Americans returning from World War II and the Korean War had built up a comfortable middle class and moved into the suburbs. It was a time of rigid social rules and faith in authority.
“There was a kind of widespread assumption about the way the world was supposed to work. The people who were in charge were in charge because they knew best,” said David Steigerwald, a history professor who teaches a course on the 1960s at the Ohio State University.
“This is the way people were supposed to live, just by the rules,” he said.
That same year, North Vietnamese communist forces began building the Ho Chi Minh Trail through Southeast Asia. As the conservative decade of the 1950s closed, the United States began its long slide into a bloody and protracted war in far-off Vietnam, a conflict that bitterly divided the nation.
The strict rules and norms that dictated public behavior the decade before — from dress to family to politics — would prove to be a “fragile crust” that was shattered by war in the 60’s and 70’s, Steigerwald said.
The fallout and public disillusionment remains a part of American culture today.
“I would say that the most important thing that it left us with is a corrosive understanding of public life, of the efficacy of government, and I would say of our leadership,” he said.
Television for the first time broadcast the “brutality of war into the comfort of the living room,” as media scholar Marshall McLuhan would later observe in 1975. Images of escalating violence overseas and divisions at home drove many to have deep doubts about the war effort.
At times the country clung to its patriotism. The cultural struggle over Vietnam played out on the radio with the hit song Ballad of the Green Berets and in the theaters with John Wayne waging a righteous battle against the North Vietnamese.
But the tide of public opinion was destined to turn against the war. For the first time in the country’s history, hundreds of thousands of Americans participated in anti-war marches in Washington, D.C., and elsewhere. Musicians and protesters openly mocked the military draft and the president. Abbie Hoffman and other counter-culture figures made a joke of authority.
Troops saw a growing gap between what was happening on the ground and the successes claimed by military leaders and the government. Pentagon documents leaked to the press in 1971 would show that the government had intentionally misled the public about the nature of the war.

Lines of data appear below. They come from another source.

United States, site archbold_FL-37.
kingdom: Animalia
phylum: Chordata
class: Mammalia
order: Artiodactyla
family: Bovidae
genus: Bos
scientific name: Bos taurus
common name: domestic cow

“There was a rottenness to the core that was very unsettling for Americans,” said Edward Berkowitz, a professor of history and of public policy and public administration at George Washington University in Washington, D.C.
The end of the war became another national trauma — after a history of spectacular successes in war, the U.S. was faced with its first apparent defeat, Berkowitz said.
“It made it look like America was not omnipotent,” he said.
The so-called Vietnam Syndrome would leave the public wary of entering new wars for decades and still echoes in the current war debate and President Barack Obama’s promises of no “boots on the ground” against the Islamic State in Iraq and Syria, according to Berkowitz.
The public effort to come to terms with the toll and meaning of the war continued in films and books for decades too. A generation after John Wayne was critically panned for his film about Green Berets, Sylvester Stallone would play John Rambo in his Special Forces movie about returning to Vietnam to rescue prisoners of war and right the wrongs of the 1960’s. President Ronald Reagan and a new wave of American conservatism would try to reinvigorate patriotism over the war in Southeast Asia.
But the cynicism for the government and authority that grew out of the war remains the lasting legacy of Vietnam among Baby Boomers and older generations, Steigerwald said.
That has set the war apart from the conflicts that came since.
“I marvel at my students. Most of them have lived the bulk of their lives in a nation at war,” he said. “To some extent, I think they have escaped that inherent cynicism that people in my age group have and I kind of like that about them.”